Lady Peinforte and Richard decide to hang back, and I'm enjoying Richard's struggles to comprehend the 20th century, puzzling over the police car "carriages", the noise, the foul air, and how the policeman "speaks into his hand"! Clarke gives Peinforte and Richard some wonderful dialogue - "I am in a nightmare, or mad!" - making them an amusing duo, and Gerard Murphy's Richard is rather sweet, even if he is a convicted criminal!

It's interesting to hear Peinforte talk of "that predictable little man", who she expects to see in 1988. She also hints at a reason why Silver Nemesis is an anniversary tale: "This time there'll be a reckoning with the nameless Doctor whose power is so secret, for I have found his secret out. In good time, I shall speak it. I shall be his downfall!" Oo-er! Is this going to be the story where the Doctor's pre-An Unearthly Child origins and true identity will be revealed? I sincerely hope not. This is Doctor Who, after all...

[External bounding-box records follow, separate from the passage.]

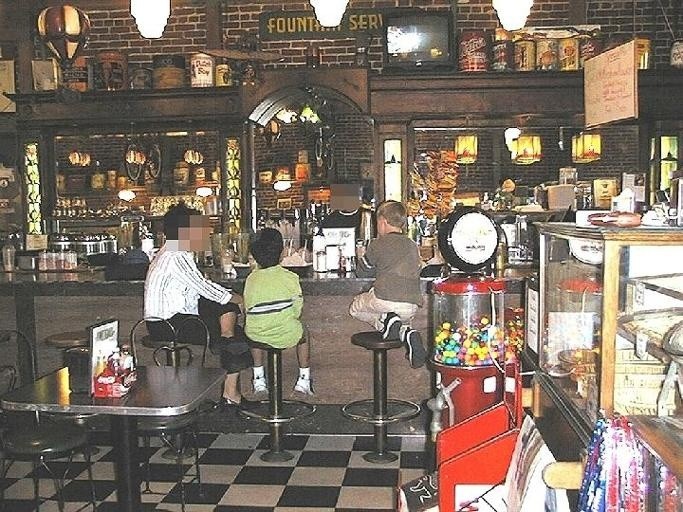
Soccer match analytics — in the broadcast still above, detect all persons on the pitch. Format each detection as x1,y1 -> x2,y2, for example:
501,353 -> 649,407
347,199 -> 427,370
241,227 -> 317,398
142,202 -> 263,412
315,182 -> 379,254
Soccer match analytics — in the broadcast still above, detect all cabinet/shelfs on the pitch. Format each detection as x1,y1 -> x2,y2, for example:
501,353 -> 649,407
528,220 -> 683,512
368,66 -> 682,266
2,88 -> 248,254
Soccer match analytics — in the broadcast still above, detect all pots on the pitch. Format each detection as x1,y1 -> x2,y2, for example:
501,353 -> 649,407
300,196 -> 330,237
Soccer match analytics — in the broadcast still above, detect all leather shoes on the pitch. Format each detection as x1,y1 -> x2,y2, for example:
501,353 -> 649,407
211,337 -> 248,356
220,395 -> 261,410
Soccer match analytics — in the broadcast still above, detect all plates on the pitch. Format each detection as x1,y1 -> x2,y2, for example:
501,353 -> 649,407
278,260 -> 312,269
234,262 -> 256,271
661,321 -> 682,358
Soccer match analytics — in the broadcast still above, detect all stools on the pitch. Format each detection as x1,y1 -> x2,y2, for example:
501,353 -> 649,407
339,331 -> 422,465
244,340 -> 317,462
141,332 -> 196,459
43,331 -> 100,458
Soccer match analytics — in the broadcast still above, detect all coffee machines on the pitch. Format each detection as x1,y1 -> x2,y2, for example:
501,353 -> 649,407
257,206 -> 298,247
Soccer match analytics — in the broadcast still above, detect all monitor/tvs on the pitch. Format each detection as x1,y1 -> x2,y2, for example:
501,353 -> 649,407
383,11 -> 454,72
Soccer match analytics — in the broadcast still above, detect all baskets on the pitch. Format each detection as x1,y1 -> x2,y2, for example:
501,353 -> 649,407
547,348 -> 599,398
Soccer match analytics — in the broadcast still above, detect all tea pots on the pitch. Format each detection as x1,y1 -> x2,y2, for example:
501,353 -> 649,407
203,195 -> 218,216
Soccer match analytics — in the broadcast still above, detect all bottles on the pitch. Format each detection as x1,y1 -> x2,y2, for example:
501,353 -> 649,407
215,161 -> 221,182
51,196 -> 89,219
96,343 -> 135,388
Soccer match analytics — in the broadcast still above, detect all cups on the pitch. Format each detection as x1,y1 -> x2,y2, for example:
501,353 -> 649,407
219,249 -> 235,276
231,233 -> 250,263
2,243 -> 17,271
65,343 -> 89,396
311,236 -> 367,271
211,171 -> 217,180
209,236 -> 230,264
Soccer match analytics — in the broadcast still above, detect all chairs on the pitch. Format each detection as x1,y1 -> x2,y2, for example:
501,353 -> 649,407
130,314 -> 211,512
0,331 -> 99,512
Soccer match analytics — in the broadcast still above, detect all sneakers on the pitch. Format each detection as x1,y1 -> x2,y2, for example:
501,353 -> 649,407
381,313 -> 401,341
251,376 -> 267,395
402,325 -> 427,369
293,378 -> 314,395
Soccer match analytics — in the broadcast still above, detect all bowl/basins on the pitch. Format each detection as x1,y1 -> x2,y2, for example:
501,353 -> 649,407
556,351 -> 598,374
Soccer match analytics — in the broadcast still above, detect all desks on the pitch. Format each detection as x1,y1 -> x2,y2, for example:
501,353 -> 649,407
0,361 -> 230,512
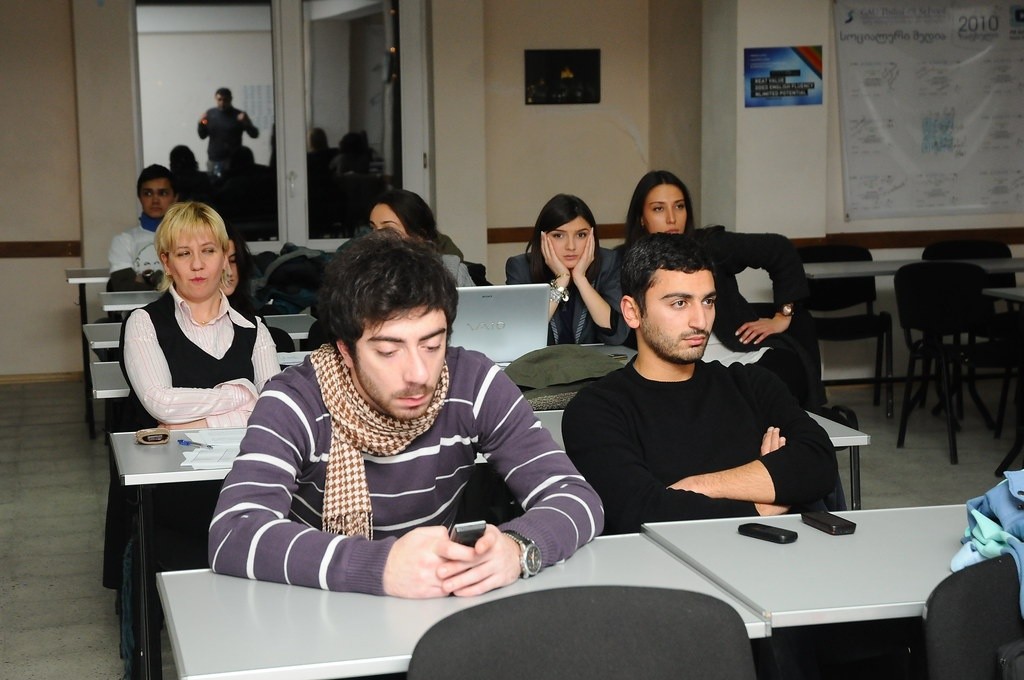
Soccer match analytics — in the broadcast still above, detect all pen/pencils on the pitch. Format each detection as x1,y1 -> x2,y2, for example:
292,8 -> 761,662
177,440 -> 214,450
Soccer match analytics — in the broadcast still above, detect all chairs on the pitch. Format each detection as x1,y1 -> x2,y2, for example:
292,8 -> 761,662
798,243 -> 896,419
406,586 -> 757,680
922,553 -> 1024,680
921,239 -> 1017,423
893,262 -> 998,465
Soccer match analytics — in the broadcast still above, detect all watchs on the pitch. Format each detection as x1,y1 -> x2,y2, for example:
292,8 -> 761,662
502,529 -> 542,580
782,303 -> 793,316
142,268 -> 156,286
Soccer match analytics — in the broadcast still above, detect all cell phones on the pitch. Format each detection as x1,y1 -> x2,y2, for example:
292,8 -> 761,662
802,511 -> 857,535
450,520 -> 488,548
738,523 -> 798,544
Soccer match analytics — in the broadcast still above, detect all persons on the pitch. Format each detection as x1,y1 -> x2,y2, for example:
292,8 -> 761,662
170,126 -> 385,238
506,194 -> 631,347
117,201 -> 282,429
613,171 -> 859,431
209,225 -> 605,597
219,232 -> 265,321
369,189 -> 476,287
112,164 -> 182,290
561,233 -> 838,532
198,90 -> 260,170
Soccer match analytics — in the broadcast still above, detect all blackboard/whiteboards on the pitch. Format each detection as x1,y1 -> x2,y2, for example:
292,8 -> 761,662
831,0 -> 1024,224
137,29 -> 275,173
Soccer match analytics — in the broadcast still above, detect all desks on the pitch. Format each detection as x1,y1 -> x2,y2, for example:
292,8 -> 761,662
67,256 -> 1024,680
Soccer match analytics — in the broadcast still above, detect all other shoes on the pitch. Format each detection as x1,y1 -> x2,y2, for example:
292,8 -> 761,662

The Doctor explains to Ace that to become active and reach critical mass, the statue needs to be whole, which it will be when the bow and arrow are placed into its hands. "I have the bow," points out De Flores, but where is the arrow? The viewer knows that Lady Peinforte has it, and the Doctor knows that Lady Peinforte is about somewhere, so all he has to do is stop the Tudor tigress and the Nazi ne'er-do-well getting their hands on the devastating power the statue wields. That can't be too hard, can it...?

... And then the Cybermen land a spaceship next door and the entire game is changed, stepping up several notches and raising the risks considerably. The Cybermen are extremely silvery - this is the silver anniversary after all - and their sudden, unexpected, unheralded appearance makes for a memorable cliffhanger.

This episode is incredibly choppy, even for a McCoy story, both in the way it's edited and how writer Kevin Clarke's narrative zips from place to place, time to time, never in one place long enough to lick a stamp. It's flashy and colourful, intriguing and exciting, but doesn't allow the viewer to settle long enough to invest in what's happening. A South American villa! Nazis! A Stuart noblewoman! A comet in space! Courtney Pine! The Queen! Cybermen! It's all so frenetic and disparate, like a classic Who version of Flux. It's not unenjoyable, just difficult to get invested in. It'll be interesting to see where it goes now there's a classic monster in the mix!

First broadcast: November 23rd, 1988

Steve's Scoreboard
The Good: The scenes set in 1638 look gorgeous.
The Bad: It's all over the place, making it difficult to keep up amid the frenzy of people, places and times.